Here, a brief description of the measures used in InterPreT, along with the data and model, is provided. When a patient is diagnosed with cancer, there are a number of measures that can be reported to understand prognosis. These are based on an aggregated average of people in England. Typically, people are categorised by age, gender, year and sometimes, deprivation groups. These are described below.
All-Cause Survival
For a person diagnosed with cancer the all-cause survival measure gives the chance of being alive at different points in time after a cancer diagnosis. Those who die in this period may die from cancer or other causes. In other words, it would represent the proportion of people who are still alive, at say, 5 years after diagnosis. This is not often reported.
Expected Survival
For a person diagnosed with cancer the expected survival gives the chance of being alive for a person of the same calendar year, age and sex in the general population (who are assumed to be cancer free). This measure can be used as a benchmark to see how much of an “extra” impact a diagnosis of cancer has on the prospects of survival over the coming years. So, the difference between the all-cause survival and expected survival shows the extra impact of cancer.
Net Survival
Net Survival is not useful to express the survival experience of an individual cancer patient. It is used at a population level to enable fair comparisons between different groups.

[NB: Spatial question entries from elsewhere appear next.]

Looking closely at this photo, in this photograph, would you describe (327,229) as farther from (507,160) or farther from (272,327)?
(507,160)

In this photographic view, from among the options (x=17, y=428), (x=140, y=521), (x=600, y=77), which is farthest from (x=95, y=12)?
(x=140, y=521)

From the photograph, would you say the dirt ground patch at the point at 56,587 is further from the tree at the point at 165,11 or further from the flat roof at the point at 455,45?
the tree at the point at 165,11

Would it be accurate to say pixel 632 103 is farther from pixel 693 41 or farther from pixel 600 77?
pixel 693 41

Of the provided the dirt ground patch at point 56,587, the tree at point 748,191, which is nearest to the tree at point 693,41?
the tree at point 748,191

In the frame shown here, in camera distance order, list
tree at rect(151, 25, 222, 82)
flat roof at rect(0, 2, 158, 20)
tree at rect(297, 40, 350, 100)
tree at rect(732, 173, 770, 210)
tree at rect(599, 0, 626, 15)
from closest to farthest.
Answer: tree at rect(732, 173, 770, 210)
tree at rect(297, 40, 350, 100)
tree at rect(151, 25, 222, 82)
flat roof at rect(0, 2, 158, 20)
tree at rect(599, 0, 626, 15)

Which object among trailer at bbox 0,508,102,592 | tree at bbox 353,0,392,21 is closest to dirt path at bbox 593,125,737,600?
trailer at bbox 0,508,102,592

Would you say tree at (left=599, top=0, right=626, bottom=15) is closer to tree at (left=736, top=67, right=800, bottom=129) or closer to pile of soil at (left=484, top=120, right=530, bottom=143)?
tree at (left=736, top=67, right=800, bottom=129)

Net survival is a measure that tries make fair comparisons across groups where the chance of dying of something other than cancer are different; this could be people of different ages, different geographic areas or countries, or being a man compared to being a woman. Net survival tries to portray the survival experience of people if the cancer of interest was the only possible cause of death – we can then make a fair comparison on whether cancer has a greater impact on survival chances without the confusion of differences in chances of dying of something else.
Example: Take an 85 year old and a 30 year old. They would have a different chance of reaching the milestone of 10 year all-cause survival because of the fact that the chance of dying from most other causes would generally be higher for older people. We therefore couldn’t simply count the number of 85 and 30 year olds with cancer who do not survive for 10 years and fairly conclude that the impact of cancer is higher for 85 year olds than 30 year olds. First we must discount the differences in other cause survival and then compare solely by the impact of cancer. This is what the net measures attempt to do.

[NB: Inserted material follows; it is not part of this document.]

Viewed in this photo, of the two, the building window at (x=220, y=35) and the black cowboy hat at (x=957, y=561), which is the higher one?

For a more technically detailed description, including assumptions associated with Net Survival, please refer to the “Net Survival” section under the “Technical Description” tab.
Crude Probability of Death
We can break the chances of no longer being alive at a certain point in time (e.g. 5 years) down into how many would likely die of cancer and how many would die of other causes. These are known as the crude probabilities of death.
This measure is useful for making treatment-related decisions or for the planning and provision of future health-care services.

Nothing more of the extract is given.